PASSAGE PROVIDED:
[BEGIN]
The single global project for the Left (protection of local interbeing, commons, oikos)

Thursday, September 27, 2018

Frankly, I wouldn’t like to live in a stupid society where I would have to be all the time engaged in local, communitarian politics, and so on and so on. My idea is to live in a society where some invisible, alienated machinery takes care of things so I can do whatever I want. Watch movies, read and write philosophical books and so on... The problems we are confronting, we can list them in differing ways, but my point is they are all problems of commons. For example, ecology is clearly a problem of commons. Nature or natural environment is our commons, something that shouldn’t be privatised because it belongs to all of us. It is the background, literally the ground of our being. And it’s clear for me here we need to, erh, we need to reinvent, not local democracy but on the contrary, also large-scale solutions. The problem today is not local, not local communitarian democracy, the problem today is how [to] regulate trends worldwide. 


While Slavoj Žižek’s idea for communism is sensibly rooted in engagement with a present commons rather than dwelling in the failed communist projects of the twentieth century, his thinking here reveals deep conceits. What commons, who is labouring them, how are global human needs met without negating the call of local human and biotic others?
Žižek expresses himself with an anthropocentric-bourgeois worldview typical of many urban intellectuals – to live in a society where some invisible, alienated machinery takes care of things so I can do whatever I want. By urban here, I do not mean people who necessarily reside in cities, but rather people who are constructed or crafted by a hyper urbanised world making, or what I’ve called hypertechnocivility – human-centric institutionalism, machine dominance and extreme domestication. Within this limited place for thought there is little listening to the call of biotic others, and few lived examples of a truly shared world. World, to Žižek, must submit to the philosopher’s longings, which for him can be provided by large top-down solutions and alienated, world-destroying distribution systems to bring him his basic needs and comforts – movies and books and so forth.
Žižek’s project could be to speak of the codependency the local and global have with one another, but the local is perhaps too much too close for an ideas man. The 'local' demands relationships and listening much more than blowing ideas. With Žižek, ancestors and nonhumans are of course all relegated to the metropolis’s androgynous dump sites because alienated automation demands such consciousness. Any talk of making returns - regressions, digressions, decays and unmakings – brings scorn and accusations of noble savagery, romanticising indigeneity, pathetic fallacy, the typical attacks from urbane intellectuals on the Left and Right. In Žižek’s alienated city, wholly dependant on extraction and transporting in far away resources, no returns can be made, biophysically or culturally. Everything is a waste stream. Linear progress capitalism (free marketism) and linear progressive urbanism (identity politics) reveal a dim, almost nothing divider between Right and Left, funded by cheap crude oil, rolling out endless footpaths of domestication and monospeciesist thought. Essentially, both advance the global destruction of the planet in their very alienated linearities.
[END]
Entries concerning spatial positioning:
[BEGIN]
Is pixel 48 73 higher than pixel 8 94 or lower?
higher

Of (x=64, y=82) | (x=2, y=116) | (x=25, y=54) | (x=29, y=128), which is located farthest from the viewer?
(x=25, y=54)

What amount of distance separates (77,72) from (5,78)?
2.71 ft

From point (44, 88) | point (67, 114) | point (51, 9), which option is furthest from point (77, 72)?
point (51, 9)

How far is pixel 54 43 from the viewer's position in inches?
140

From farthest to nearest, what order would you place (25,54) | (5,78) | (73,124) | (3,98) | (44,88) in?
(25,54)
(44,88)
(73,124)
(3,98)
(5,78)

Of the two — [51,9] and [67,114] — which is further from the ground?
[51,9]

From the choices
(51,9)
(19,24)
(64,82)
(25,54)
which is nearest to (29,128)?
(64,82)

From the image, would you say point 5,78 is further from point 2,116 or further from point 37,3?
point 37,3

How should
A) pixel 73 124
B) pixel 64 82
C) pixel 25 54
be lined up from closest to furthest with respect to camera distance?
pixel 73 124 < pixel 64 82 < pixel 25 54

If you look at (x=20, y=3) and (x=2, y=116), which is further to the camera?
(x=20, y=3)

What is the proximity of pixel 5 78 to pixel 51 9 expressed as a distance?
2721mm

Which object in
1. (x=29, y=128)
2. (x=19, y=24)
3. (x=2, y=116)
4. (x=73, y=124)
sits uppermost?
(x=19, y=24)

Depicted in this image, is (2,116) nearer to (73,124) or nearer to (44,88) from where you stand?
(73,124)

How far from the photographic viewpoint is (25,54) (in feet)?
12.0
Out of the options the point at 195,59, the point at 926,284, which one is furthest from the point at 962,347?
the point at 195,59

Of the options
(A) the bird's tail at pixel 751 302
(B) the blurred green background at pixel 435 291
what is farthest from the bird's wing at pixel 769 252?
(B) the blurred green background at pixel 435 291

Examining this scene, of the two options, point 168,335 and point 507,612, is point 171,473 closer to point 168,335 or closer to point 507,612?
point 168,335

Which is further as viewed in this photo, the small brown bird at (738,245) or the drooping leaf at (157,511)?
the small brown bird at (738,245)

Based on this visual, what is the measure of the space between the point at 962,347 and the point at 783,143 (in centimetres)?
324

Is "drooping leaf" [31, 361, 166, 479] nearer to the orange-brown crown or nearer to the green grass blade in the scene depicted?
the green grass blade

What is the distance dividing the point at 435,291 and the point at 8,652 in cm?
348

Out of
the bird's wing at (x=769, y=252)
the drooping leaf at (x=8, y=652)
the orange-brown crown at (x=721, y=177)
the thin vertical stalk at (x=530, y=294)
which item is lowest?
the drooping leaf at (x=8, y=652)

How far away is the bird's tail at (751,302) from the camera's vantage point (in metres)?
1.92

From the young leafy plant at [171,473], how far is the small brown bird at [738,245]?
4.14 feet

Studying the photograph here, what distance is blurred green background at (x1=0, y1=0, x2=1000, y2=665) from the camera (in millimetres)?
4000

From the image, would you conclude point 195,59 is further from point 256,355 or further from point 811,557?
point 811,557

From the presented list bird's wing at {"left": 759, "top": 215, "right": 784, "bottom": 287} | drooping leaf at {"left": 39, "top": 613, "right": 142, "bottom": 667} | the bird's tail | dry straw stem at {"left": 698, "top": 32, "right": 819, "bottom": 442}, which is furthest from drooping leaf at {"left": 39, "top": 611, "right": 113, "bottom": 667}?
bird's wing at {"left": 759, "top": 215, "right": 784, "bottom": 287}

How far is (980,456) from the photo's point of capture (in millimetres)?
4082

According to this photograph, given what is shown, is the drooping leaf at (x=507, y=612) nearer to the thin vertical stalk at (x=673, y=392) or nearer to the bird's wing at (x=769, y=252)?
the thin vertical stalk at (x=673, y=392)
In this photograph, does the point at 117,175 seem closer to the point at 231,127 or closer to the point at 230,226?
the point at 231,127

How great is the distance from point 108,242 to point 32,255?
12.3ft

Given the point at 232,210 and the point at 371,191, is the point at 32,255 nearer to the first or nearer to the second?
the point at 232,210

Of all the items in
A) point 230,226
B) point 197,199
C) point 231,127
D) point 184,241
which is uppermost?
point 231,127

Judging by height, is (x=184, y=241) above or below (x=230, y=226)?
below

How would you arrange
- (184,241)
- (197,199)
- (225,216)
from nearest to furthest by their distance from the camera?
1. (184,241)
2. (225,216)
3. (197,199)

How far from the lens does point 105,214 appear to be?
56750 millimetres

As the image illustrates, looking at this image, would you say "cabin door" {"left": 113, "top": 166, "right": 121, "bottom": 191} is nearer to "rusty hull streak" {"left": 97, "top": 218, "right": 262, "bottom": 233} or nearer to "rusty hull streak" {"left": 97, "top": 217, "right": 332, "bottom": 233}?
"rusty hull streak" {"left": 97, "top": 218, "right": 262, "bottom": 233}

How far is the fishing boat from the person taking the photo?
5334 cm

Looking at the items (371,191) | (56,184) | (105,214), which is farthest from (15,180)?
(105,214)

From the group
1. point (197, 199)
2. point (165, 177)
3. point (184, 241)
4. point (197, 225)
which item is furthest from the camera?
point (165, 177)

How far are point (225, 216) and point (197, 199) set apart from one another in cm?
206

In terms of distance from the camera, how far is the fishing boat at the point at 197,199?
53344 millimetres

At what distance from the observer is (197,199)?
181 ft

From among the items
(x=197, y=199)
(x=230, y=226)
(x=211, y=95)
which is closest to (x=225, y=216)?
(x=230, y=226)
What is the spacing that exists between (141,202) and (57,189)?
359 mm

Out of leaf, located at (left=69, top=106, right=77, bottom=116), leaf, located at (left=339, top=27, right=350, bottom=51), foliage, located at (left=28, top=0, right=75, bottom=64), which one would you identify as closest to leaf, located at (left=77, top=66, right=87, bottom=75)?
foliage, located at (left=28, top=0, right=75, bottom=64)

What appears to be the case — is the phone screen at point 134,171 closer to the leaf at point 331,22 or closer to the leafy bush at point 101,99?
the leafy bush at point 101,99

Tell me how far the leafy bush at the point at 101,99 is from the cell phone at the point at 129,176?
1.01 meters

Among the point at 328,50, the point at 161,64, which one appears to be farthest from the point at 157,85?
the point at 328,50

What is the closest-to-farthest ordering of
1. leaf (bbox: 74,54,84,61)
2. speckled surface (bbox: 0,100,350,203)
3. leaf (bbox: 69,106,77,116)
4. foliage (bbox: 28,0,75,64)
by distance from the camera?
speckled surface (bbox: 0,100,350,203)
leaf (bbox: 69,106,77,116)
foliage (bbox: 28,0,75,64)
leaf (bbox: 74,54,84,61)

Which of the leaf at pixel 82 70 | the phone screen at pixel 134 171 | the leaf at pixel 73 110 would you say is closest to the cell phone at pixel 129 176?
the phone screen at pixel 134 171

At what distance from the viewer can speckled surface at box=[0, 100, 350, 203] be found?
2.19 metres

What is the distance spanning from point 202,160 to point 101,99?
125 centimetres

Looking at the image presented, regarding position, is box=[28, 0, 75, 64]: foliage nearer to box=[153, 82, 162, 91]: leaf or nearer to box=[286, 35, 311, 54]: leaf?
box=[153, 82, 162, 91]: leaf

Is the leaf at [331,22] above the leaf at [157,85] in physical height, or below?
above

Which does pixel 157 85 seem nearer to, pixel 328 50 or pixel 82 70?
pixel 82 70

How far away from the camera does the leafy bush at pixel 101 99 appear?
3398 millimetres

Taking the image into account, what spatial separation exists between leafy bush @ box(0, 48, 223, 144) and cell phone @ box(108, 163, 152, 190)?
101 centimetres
[END]
Transcribe the passage on Žižek and the commons from "Žižek expresses himself" to "and so forth.". The listing is not required for any of the work requested here.

Žižek expresses himself with an anthropocentric-bourgeois worldview typical of many urban intellectuals – to live in a society where some invisible, alienated machinery takes care of things so I can do whatever I want. By urban here, I do not mean people who necessarily reside in cities, but rather people who are constructed or crafted by a hyper urbanised world making, or what I’ve called hypertechnocivility – human-centric institutionalism, machine dominance and extreme domestication. Within this limited place for thought there is little listening to the call of biotic others, and few lived examples of a truly shared world. World, to Žižek, must submit to the philosopher’s longings, which for him can be provided by large top-down solutions and alienated, world-destroying distribution systems to bring him his basic needs and comforts – movies and books and so forth.